Una vez allí, vieron que Harley y Canessa habían hecho todas las conexiones necesarias entre las baterías y la radio, y de la radio a la antena de aleta de tiburón, pero todavía no habían captado ninguna señal exterior. Creyeron que esto se debía a alguna deficiencia de la antena, así que arrancaron cables del circuito eléctrico del avión y los empalmaron. Un extremo del cable resultante lo ataron a la cola del avión y el otro a una maleta llena de rocas que situaron en la parte alta de la montaña, construyendo así una antena de más de veinte metros de largo. Cuando la conectaron a la radio de transistores que se llevaron consigo, sintonizaron muchas estaciones de radio de Chile, Argentina y Uruguay. Cuando la conectaron a la radio del Fairchild, no consiguieron oír nada. Volvieron a conectar con la radio de transistores, sintonizaron una estación que radiaba música alegre y se pusieron a trabajar de nuevo.

De repente, oyeron gritar a Parrado; había encontrado en una maleta la fotografía de una niña en una fiesta de cumpleaños. Era una niña pequeña y estaba sentada a una mesa atiborrada de pasteles y galletas. Parrado sostenía la fotografía y devoraba los alimentos con los ojos, pero muy pronto los otros tres, avisados por el grito, llegaron junto a él, y se unieron a la fiesta.

—Échate una miradita a ese pastel —dijo Canessa gimiendo y frotándose el estómago.

—Y ¿qué me decís de los sandwiches? —dijo Parrado—. Creo que los prefiero.

—Las galletas —gimió Vizintín—. Me conformo con las galletas.

En la radio de transistores a la que habían conectado la antena, oyeron los cuatro las noticias en las que se anunciaba que iba a ser reanudada la búsqueda por un C-47 de la Fuerza Aérea Uruguaya. Cada uno recibió la noticia de distinta forma. Harley estaba loco de alegría y esperanza. Canessa también parecía entusiasmado. Vizintín no reaccionó de ninguna forma mientras que Parrado parecía desilusionado.
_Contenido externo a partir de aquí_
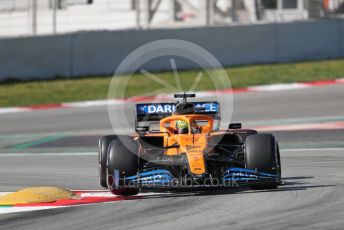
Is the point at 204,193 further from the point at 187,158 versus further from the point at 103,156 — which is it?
the point at 103,156

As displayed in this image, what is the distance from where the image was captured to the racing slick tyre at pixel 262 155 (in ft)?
33.2

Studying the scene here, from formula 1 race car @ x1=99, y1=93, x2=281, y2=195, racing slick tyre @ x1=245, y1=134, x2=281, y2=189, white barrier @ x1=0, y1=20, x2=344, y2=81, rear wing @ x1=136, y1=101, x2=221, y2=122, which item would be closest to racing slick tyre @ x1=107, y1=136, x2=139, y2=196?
formula 1 race car @ x1=99, y1=93, x2=281, y2=195

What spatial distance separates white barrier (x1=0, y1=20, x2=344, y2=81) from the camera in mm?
25422

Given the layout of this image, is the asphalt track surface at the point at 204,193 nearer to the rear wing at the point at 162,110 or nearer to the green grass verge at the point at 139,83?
the rear wing at the point at 162,110

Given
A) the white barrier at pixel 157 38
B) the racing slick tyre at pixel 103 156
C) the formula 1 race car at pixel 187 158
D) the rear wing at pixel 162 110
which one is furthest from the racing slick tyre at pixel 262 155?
the white barrier at pixel 157 38

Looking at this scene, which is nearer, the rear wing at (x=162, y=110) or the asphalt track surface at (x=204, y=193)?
the asphalt track surface at (x=204, y=193)

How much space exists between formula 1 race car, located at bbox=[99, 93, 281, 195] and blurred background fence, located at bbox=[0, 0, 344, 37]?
19.7m

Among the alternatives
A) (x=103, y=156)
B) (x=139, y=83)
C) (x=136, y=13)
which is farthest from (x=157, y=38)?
(x=103, y=156)

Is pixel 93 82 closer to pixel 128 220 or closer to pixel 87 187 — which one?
pixel 87 187

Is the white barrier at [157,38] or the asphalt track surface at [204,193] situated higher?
the white barrier at [157,38]

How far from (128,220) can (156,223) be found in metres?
0.31

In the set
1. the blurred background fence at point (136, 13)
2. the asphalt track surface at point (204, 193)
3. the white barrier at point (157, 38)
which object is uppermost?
the blurred background fence at point (136, 13)

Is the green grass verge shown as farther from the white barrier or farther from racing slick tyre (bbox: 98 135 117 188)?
racing slick tyre (bbox: 98 135 117 188)

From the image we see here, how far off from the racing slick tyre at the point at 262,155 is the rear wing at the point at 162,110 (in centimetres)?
95
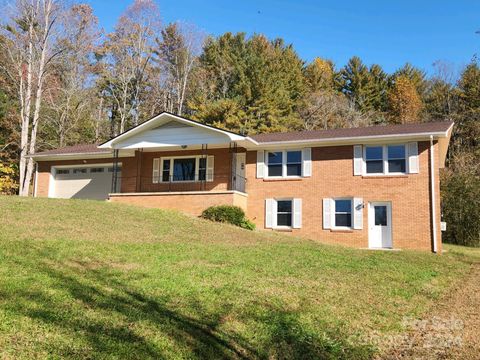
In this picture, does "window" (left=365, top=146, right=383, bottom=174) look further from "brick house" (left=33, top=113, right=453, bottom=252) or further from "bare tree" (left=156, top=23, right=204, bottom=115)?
"bare tree" (left=156, top=23, right=204, bottom=115)

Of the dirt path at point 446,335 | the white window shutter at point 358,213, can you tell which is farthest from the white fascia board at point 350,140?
the dirt path at point 446,335

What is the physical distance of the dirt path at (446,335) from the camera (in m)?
5.79

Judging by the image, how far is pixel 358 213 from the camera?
1912cm

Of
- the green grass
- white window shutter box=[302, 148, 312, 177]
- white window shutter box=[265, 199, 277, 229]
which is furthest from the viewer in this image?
white window shutter box=[265, 199, 277, 229]

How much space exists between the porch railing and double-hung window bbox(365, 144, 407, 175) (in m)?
5.78

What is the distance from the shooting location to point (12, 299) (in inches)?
235

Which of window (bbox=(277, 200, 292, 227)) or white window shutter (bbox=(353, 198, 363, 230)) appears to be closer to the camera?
white window shutter (bbox=(353, 198, 363, 230))

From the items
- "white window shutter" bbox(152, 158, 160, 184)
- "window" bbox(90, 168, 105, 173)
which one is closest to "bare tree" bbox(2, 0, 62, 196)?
"window" bbox(90, 168, 105, 173)

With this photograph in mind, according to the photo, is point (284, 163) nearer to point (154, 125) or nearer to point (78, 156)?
point (154, 125)

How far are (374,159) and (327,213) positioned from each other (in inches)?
119

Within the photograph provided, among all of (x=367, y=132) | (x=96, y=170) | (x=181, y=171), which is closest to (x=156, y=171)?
(x=181, y=171)

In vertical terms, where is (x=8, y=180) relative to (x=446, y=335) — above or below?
above

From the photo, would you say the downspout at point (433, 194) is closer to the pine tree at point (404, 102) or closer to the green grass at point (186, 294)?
the green grass at point (186, 294)

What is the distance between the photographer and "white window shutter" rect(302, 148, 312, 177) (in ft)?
66.5
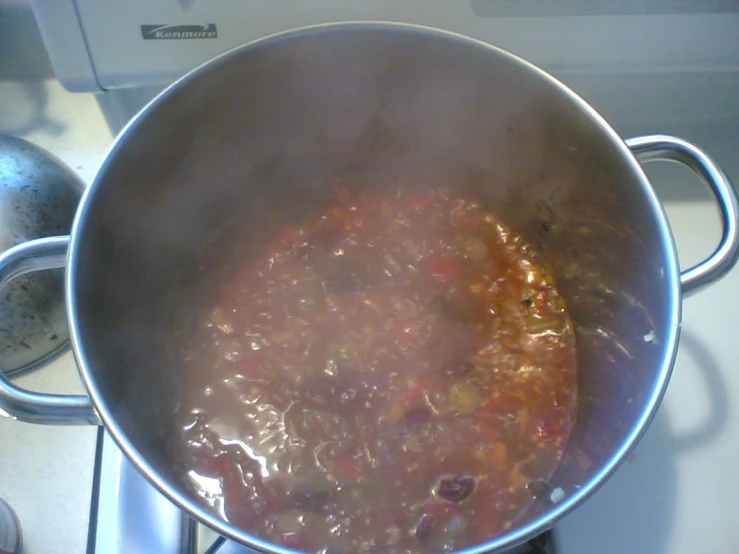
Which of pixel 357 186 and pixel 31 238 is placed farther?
pixel 357 186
—No sean tan optimistas —dijo—. Que nos estén buscando otra vez, no quiere decir que nos encuentren.

De todas formas pensaron que sería una buena idea hacer una gran cruz al lado de la cola del avión, y así lo hicieron empleando las maletas que estaban esparcidas por los alrededores. Por aquel entonces ya estaban casi convencidos de que no conseguirían hacer funcionar la radio, aunque Canessa seguía intentándolo y se oponía a regresar al avión. Parrado y Vizintín ya tenían en sus mentes la idea de la expedición, pues se había decidido en el avión que si fallaba la radio, los expedicionarios deberían partir inmediatamente montaña arriba, obedeciendo a la única cosa de que estaban seguros: que Chile se encontraba hacia el Oeste. Entonces Vizintín arrancó el resto del material que envolvía las tuberías de calefacción del Fairchild en la zona oscura de la base del avión donde estaban almacenadas las baterías. Era un material ligero diseñado por una de las industrias del mundo tecnológicamente más avanzadas en esta materia; cosiendo los trozos de manera que formaran una bolsa, conseguiría un excelente saco de dormir y resolvería uno de los problemas más difíciles: evitar el frío durante la noche cuando no estuvieran refugiados en la cola o en el avión.

Durante el tiempo que estuvieron en la cola, la nieve no cesó de derretirse, excepto la que se encontraba debajo de la cola porque la sombra le daba siempre. En consecuencia, la cola estaba como en una tarima de nieve y no sólo se hacía difícil entrar, sino que se movía peligrosamente cuando caminaban por el interior. Durante la última noche este movimiento se hizo tan acentuado que Parrado estaba paralizado por el terror de que se cayera y se deslizara montaña abajo. Los cuatro estaban tendidos y tan quietos como podían, pero el viento la hacía oscilar, y Parrado no conseguía dormir.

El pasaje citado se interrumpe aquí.